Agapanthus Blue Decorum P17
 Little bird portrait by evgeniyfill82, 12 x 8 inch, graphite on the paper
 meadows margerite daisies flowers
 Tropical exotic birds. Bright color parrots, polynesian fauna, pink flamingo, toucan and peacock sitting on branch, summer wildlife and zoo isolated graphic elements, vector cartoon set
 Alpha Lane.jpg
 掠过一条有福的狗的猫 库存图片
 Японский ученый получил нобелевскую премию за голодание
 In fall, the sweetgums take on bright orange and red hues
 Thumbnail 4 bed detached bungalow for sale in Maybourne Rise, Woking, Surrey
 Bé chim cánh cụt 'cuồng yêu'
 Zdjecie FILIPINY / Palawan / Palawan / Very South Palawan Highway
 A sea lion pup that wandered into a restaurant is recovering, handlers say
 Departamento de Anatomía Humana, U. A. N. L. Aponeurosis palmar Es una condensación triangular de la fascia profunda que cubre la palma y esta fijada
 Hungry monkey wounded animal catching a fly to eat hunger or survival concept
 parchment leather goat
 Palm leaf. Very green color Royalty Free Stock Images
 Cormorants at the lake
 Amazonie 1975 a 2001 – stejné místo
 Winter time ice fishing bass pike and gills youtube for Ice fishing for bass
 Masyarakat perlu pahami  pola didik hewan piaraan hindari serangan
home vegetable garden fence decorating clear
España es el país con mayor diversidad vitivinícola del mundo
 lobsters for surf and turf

What the task asks: Nothing should be left out: repeat all of the data exactly.

Task answer:
Agapanthus Blue Decorum P17
 Little bird portrait by evgeniyfill82, 12 x 8 inch, graphite on the paper
 meadows margerite daisies flowers
 Tropical exotic birds. Bright color parrots, polynesian fauna, pink flamingo, toucan and peacock sitting on branch, summer wildlife and zoo isolated graphic elements, vector cartoon set
 Alpha Lane.jpg
 掠过一条有福的狗的猫 库存图片
 Японский ученый получил нобелевскую премию за голодание
 In fall, the sweetgums take on bright orange and red hues
 Thumbnail 4 bed detached bungalow for sale in Maybourne Rise, Woking, Surrey
 Bé chim cánh cụt 'cuồng yêu'
 Zdjecie FILIPINY / Palawan / Palawan / Very South Palawan Highway
 A sea lion pup that wandered into a restaurant is recovering, handlers say
 Departamento de Anatomía Humana, U. A. N. L. Aponeurosis palmar Es una condensación triangular de la fascia profunda que cubre la palma y esta fijada
 Hungry monkey wounded animal catching a fly to eat hunger or survival concept
 parchment leather goat
 Palm leaf. Very green color Royalty Free Stock Images
 Cormorants at the lake
 Amazonie 1975 a 2001 – stejné místo
 Winter time ice fishing bass pike and gills youtube for Ice fishing for bass
 Masyarakat perlu pahami  pola didik hewan piaraan hindari serangan
home vegetable garden fence decorating clear
España es el país con mayor diversidad vitivinícola del mundo
 lobsters for surf and turf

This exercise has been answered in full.